Prüfer für russische und sowjetische Philatelie
Katharina II. – vor wenigen Monaten zur Zarin gekrönt, erließ im Juli 1763 das so genannte „Einladungsmanifest“, mit dem sie ihre deutschen Landsleute einlud, große fast menschenleere Landstriche am Ufer der Wolga zu besiedeln. Den Einwanderern wurde eine Reihe Privilegien in Aussicht gestellt, 30 Hektar Land zum ewigen Beitz, Steuerfreiheit, Befreiung vom Militärdienst, Glaubensfreiheit u.a.

In Gold einlösbares „Kreditbillett“ der russischen Staatsbank über 100 Rubel aus dem Jahre 1910 mit Bildnis Katharinas der Großen.
Nach dem Siebenjährigen Krieg (1756-1763) hatten die Menschen besonders in Hessen und Rheinland unter den Kriegsfolgen zu leiden und litten Hunger. So bewegte die Hoffnung auf ein besseres Leben etwa 27.000 Deutsche in den Jahre 1763-1767 ihre Heimat zu verlassen und dem Ruf der Zarin zu folgen.

Angaben zur Aufgabe:
Aktualisieren Sie im Text über das Einladungsmanifest den Abschnitt, der mit den Worten um „Prüfer für russische“ beginnt und mit „Militärdienst, Glaubensfreiheit u.a.“ schließt: Ersetzen Sie darin „Einwanderern“ durch „Siedlern“ und geben Sie den Abschnitt vollständig wieder.

Datenabschnitt:
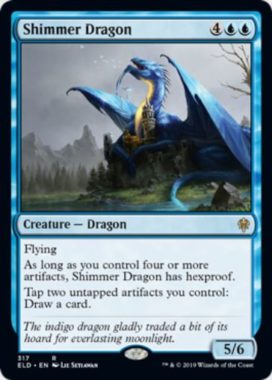 【MTGデッキ】《煌めくドラゴン(Shimmer Dragon)》の採用デッキレシピ情報まとめ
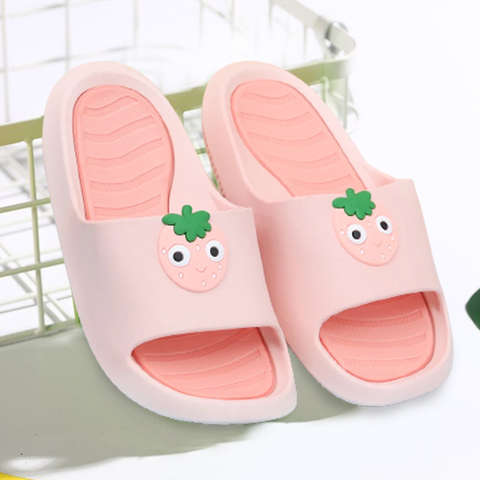 Kids Slipper Comfy Mushy Bottom Multi Fruit Character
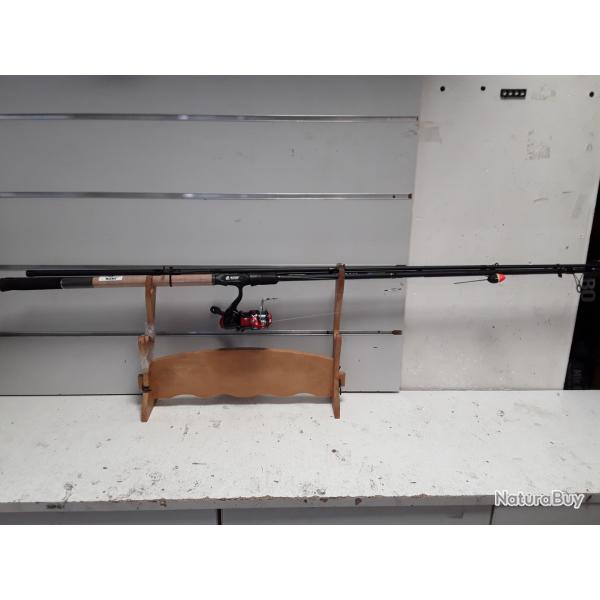 Canne anglaise 3 brins Captain jack MATCH ROD 390 + moulinet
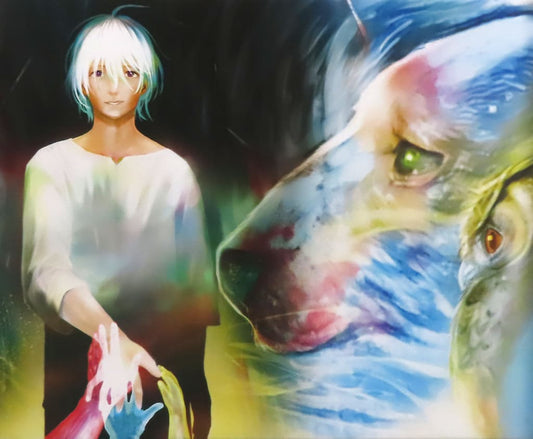 To Your Eternity Fushi & Joan Canvas Character Fine Board Oshi Chare FUNDOM Premium Kuji Prize B-2 - Smarprise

Lösung zur Aufgabe:
Prüfer für russische und sowjetische Philatelie
Katharina II. – vor wenigen Monaten zur Zarin gekrönt, erließ im Juli 1763 das so genannte „Einladungsmanifest“, mit dem sie ihre deutschen Landsleute einlud, große fast menschenleere Landstriche am Ufer der Wolga zu besiedeln. Den Siedlern wurde eine Reihe Privilegien in Aussicht gestellt, 30 Hektar Land zum ewigen Beitz, Steuerfreiheit, Befreiung vom Militärdienst, Glaubensfreiheit u.a.